Chrome - Handwriting

miércoles, 1 de abril de 2026

LAS MENINAS O EL PUNTO DE VISTA RELATIVO


En el taller hemos hecho estas meninas en gran formato. Coloridas y con aire ingenuo. Fue un encargo. No sabemos muy bien el destino, pero lo que tenemos claro es que no pasarán desapercibidas. Curioso para ser meninas…

Menina es un término prestado. Viene del portugués y designa a las jóvenes de la nobleza que acompañaban a las infantas en la corte del siglo XVII. Las meninas tenían un papel discreto, pero no menos importante: acompañaban, sostenían la escena, hacían posible que todo ocurriera sin ocupar el centro.

Se las reconoce casi antes por la forma que por su función.

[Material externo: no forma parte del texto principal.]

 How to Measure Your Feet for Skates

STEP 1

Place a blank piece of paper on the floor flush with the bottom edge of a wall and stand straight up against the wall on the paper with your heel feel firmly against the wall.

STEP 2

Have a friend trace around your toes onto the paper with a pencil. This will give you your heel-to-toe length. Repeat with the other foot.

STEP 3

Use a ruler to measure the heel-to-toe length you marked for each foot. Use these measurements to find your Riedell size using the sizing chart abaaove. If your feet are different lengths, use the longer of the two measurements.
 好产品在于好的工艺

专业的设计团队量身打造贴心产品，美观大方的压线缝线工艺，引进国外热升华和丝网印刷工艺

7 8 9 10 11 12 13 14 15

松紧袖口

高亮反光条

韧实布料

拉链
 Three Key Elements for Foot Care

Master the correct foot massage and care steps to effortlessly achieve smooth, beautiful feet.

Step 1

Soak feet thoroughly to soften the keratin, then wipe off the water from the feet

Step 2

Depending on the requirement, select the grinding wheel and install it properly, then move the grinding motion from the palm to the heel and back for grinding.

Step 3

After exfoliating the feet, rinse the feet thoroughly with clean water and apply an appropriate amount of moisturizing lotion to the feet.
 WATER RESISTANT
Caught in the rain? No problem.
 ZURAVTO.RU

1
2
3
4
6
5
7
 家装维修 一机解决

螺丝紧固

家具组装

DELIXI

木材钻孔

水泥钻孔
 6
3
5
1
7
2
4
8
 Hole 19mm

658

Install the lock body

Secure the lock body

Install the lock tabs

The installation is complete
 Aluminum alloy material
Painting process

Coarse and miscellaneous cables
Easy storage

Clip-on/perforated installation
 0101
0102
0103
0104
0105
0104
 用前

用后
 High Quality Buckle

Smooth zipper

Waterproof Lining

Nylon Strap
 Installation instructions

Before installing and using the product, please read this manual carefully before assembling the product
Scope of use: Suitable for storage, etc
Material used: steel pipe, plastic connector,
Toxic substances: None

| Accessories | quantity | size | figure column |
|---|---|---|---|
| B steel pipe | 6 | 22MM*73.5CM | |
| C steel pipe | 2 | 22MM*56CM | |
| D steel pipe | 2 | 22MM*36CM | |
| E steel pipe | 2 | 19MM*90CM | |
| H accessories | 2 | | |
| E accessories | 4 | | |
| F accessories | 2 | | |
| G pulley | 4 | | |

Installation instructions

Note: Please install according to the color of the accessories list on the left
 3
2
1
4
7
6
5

Esas faldas amplias sostenidas por el guardainfante, que ensanchan el cuerpo hasta volverlo casi arquitectónico y ensanchaba la figura, marcaba distancia, ordenaba el espacio alrededor. No era solo una prenda: era una estructura que imponía cómo estar, cuánto ocupar, hasta dónde acercarse.

No es un detalle superficial. En ellas, la forma no solo adorna: organiza.

Al decir meninas es inevitable pensar en el famoso cuadro de Velázquez que lleva el mismo nombre. En él, sin ninguna inocencia, la mirada cambia de lugar.

Vemos lo que no debería verse. Vemos al pintor, figura normalmente invisible. Vemos los entresijos de la corte.Y a los reyes, que deberían ser el centro, apenas los vemos. Y nosotros, invitados a la escena sin saber muy bien a quién mirar.

Estrella de Diego, en El Prado inadvertido, habla precisamente de eso: de lo que está delante y no vemos, no porque esté oculto, sino porque no sabemos colocarnos para verlo.

Quizá por eso este cuadro sigue incomodando. No porque sea complejo, sino porque nos desplaza. Nos saca del lugar cómodo del espectador y nos coloca dentro, en una posición que no controlamos. Y entonces todo se vuelve menos estable.

Estas meninas y el cuadro de Velázquez me recuerdan que no hay un único punto de vista. Que lo que vemos depende de quién mira, pero también, y quizá, sobre todo, desde dónde mira.
Un pequeño desplazamiento cambia la escena entera.

Lo que parecía central deja de serlo. Lo que parecía secundario empieza a pesar. Lo que parecía claro se vuelve incierto.

En un mundo en el que constantemente nos vemos dentro de escenas a las que no hemos sido invitados, opinando, mirando, siendo mirados,  quizá no se trate tanto de entender lo que ocurre, sino de preguntarnos desde dónde lo estamos mirando.

Porque quizá no sea que las cosas cambian. Quizá lo que cambia es el lugar que ocupamos dentro de ellas.
Y entonces, como estas meninas, incluso lo que parecía destinado a acompañar
termina, sin quererlo, ocupando el centro.